In Q1 2021, Sezzle’s Canadian and US underlying merchant sales rose by 214% year-on-year to $375.1m, while its active consumers rose by 126.6% to 2.6 million and its merchants by 167.5% to 34,000.
“We’re growing very rapidly,” says Chan. “Sezzle is reinvesting heavily in the company in terms of R&D as well as in people and expanding our markets. Our team has more than doubled in the last year.”
Splitit enables merchants to provide BNPL loans to customers using their existing credit lines on their cards.
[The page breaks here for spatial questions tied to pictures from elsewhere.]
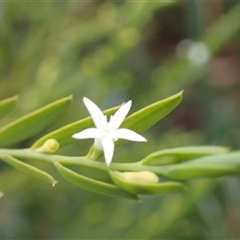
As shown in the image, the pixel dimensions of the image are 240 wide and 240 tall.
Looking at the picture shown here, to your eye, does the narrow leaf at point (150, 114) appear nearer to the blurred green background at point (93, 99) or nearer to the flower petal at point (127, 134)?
the flower petal at point (127, 134)

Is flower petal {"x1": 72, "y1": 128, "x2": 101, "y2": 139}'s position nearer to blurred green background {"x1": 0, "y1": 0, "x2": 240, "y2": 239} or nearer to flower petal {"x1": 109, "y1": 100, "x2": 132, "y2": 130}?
flower petal {"x1": 109, "y1": 100, "x2": 132, "y2": 130}

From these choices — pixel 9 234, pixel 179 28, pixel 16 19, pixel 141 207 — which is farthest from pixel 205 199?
pixel 179 28

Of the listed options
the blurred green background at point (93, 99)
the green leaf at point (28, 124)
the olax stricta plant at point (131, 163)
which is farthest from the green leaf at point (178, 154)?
the blurred green background at point (93, 99)

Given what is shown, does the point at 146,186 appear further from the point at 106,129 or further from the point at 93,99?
the point at 93,99

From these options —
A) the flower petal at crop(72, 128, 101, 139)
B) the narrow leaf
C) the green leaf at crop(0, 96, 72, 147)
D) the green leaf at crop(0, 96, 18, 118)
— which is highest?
the green leaf at crop(0, 96, 18, 118)

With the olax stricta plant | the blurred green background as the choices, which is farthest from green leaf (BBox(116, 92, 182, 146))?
the blurred green background

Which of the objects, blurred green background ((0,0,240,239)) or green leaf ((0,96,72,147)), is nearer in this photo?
green leaf ((0,96,72,147))

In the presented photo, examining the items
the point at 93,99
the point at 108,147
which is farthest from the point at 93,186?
the point at 93,99
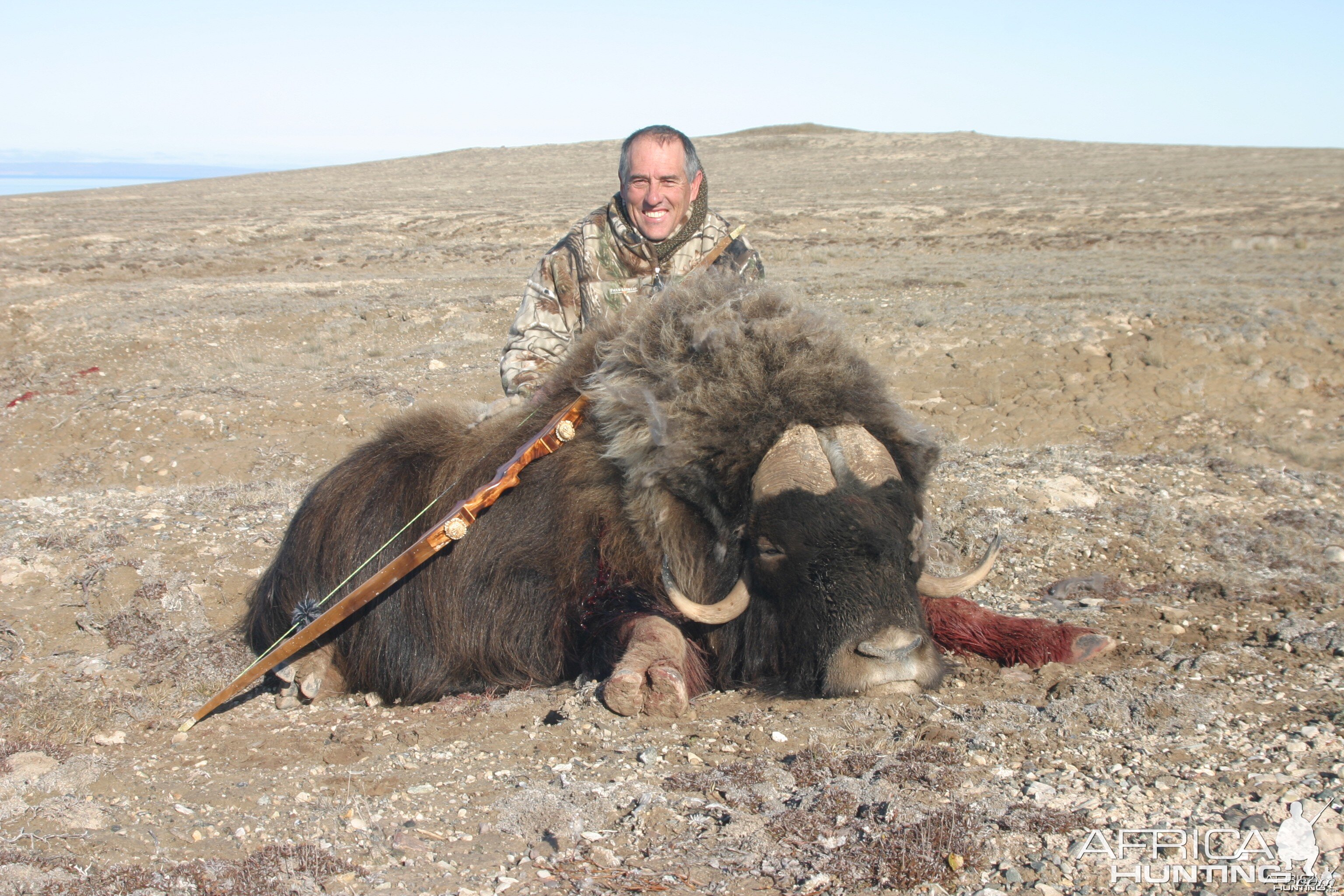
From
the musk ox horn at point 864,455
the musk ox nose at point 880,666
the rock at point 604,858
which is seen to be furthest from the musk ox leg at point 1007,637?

As merchants pay for accepting Splitit, consumers don’t pay Splitit any fees or interest.
“Splitit provides merchants and issuing banks with an agnostic solution, enabling instalment payments for transactions made on all payment gateways and cards when offered via Splitit,” says Brad Paterson, Splitit’s CEO.
According to Peterson, North America is Splitit’s largest market. Globally, in Q1 2021, Splitit’s merchant sales volume rose by nearly 250% year-on-year to $82m, and total shoppers rose by 111% over the same period to 500,000.